[Start of section]
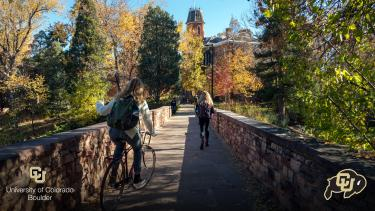 Students on the bridge over Varsity Pond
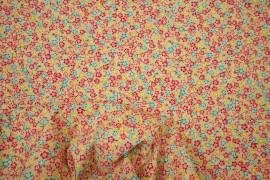 Bawełna drukowana w miętowe, pomarańczowe, żółte, czerwone kwiatki na jasnożółtym tle
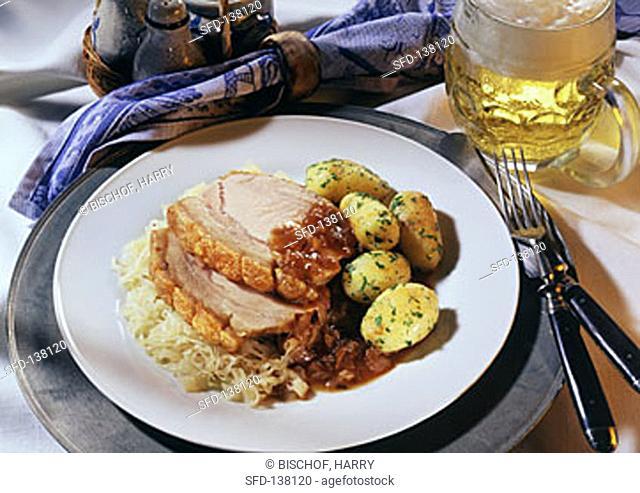 Sliced Pork over Saurkraut, Roasted Potatoes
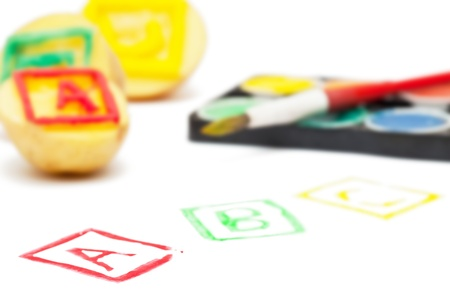 Potato stamps with ABC letters - back to school or learning concept photo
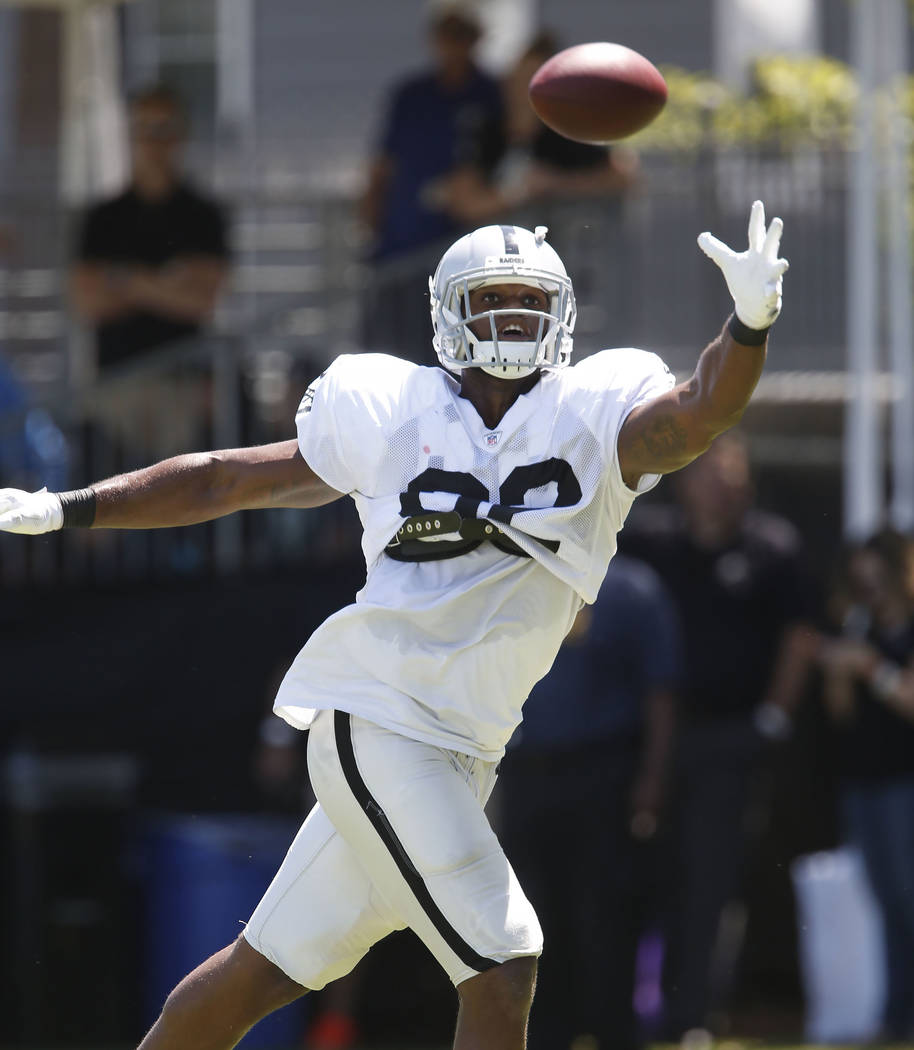 The Oakland Raiders tight end Gabe Holmes keeps his eye on a pass during teams practice at Raiders Napa Valley training complex in Napa, Calif., on Monday, July 31, 2017. Bizuayehu Tesfaye Las Veg ...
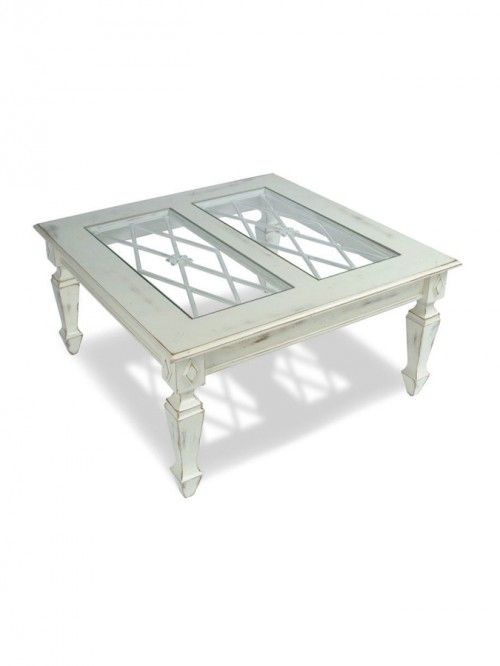dd some farmhouse country style to your home with the Avignon Cocktail Table. It features detailed legs and lattice work under the glass top. Also, it has built-in cast aluminum panels with plate glass insets.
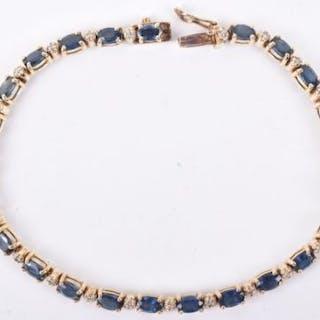 A sapphire and diamond eternity bracelet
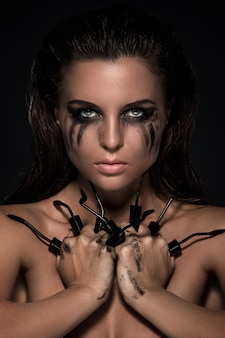 Woman and broken mascara brushes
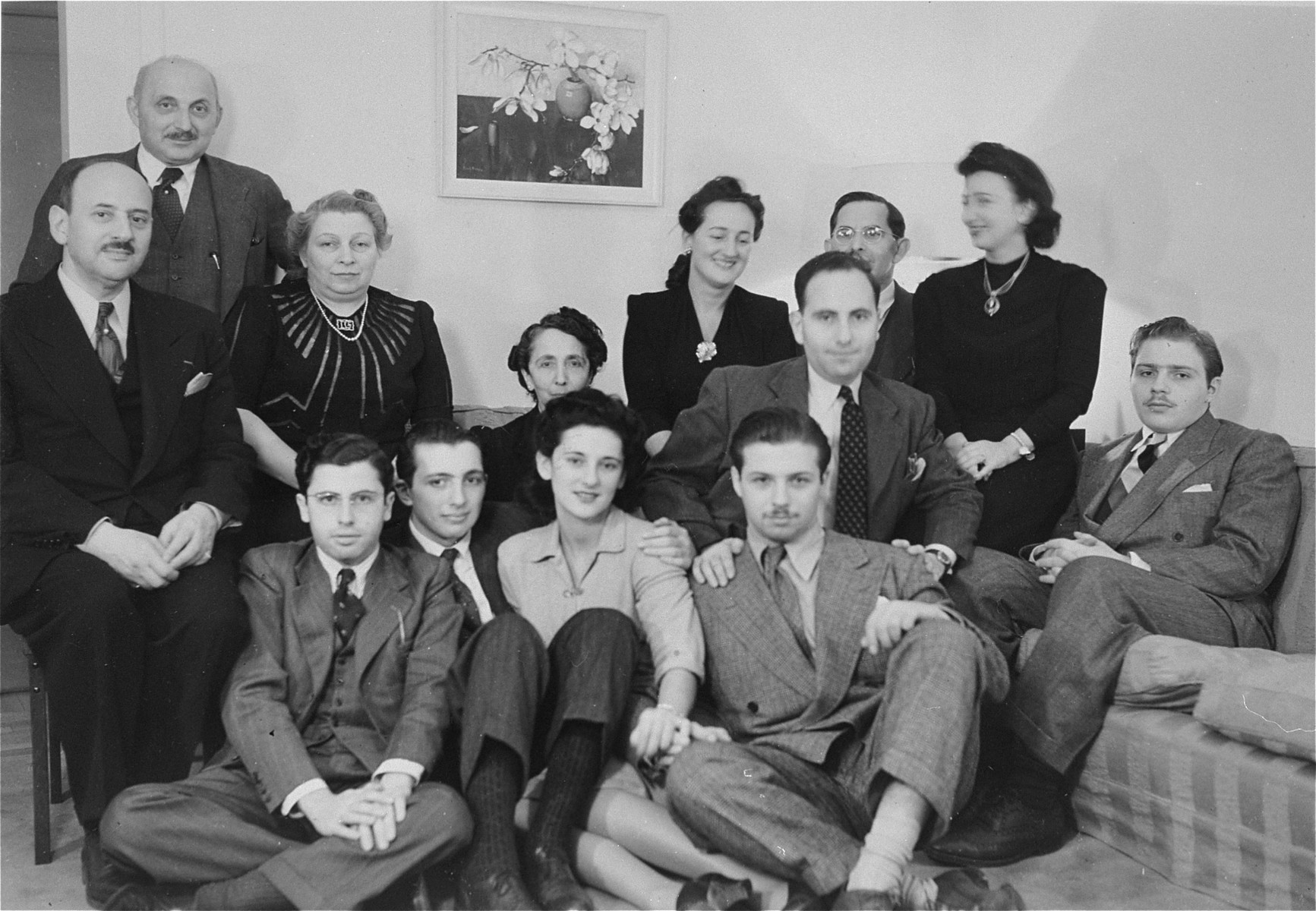 Group portrait of a family of Belgian Jewish refugees who found safe haven in the US during World War II.  Among those pictured are: Joseph and Deborah Friedmann (top row, left); William Friedman and Helene Ginsburg (front row, right); and Margot Soldinger, (Helene's sister, standing in the middle).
[End of section]
The task: You need to copy every entry exactly, taking out only the pictures.

Answer box:
 Students on the bridge over Varsity Pond
 Bawełna drukowana w miętowe, pomarańczowe, żółte, czerwone kwiatki na jasnożółtym tle
 Sliced Pork over Saurkraut, Roasted Potatoes
 Potato stamps with ABC letters - back to school or learning concept photo
 The Oakland Raiders tight end Gabe Holmes keeps his eye on a pass during teams practice at Raiders Napa Valley training complex in Napa, Calif., on Monday, July 31, 2017. Bizuayehu Tesfaye Las Veg ...
dd some farmhouse country style to your home with the Avignon Cocktail Table. It features detailed legs and lattice work under the glass top. Also, it has built-in cast aluminum panels with plate glass insets.
 A sapphire and diamond eternity bracelet
 Woman and broken mascara brushes
 Group portrait of a family of Belgian Jewish refugees who found safe haven in the US during World War II.  Among those pictured are: Joseph and Deborah Friedmann (top row, left); William Friedman and Helene Ginsburg (front row, right); and Margot Soldinger, (Helene's sister, standing in the middle).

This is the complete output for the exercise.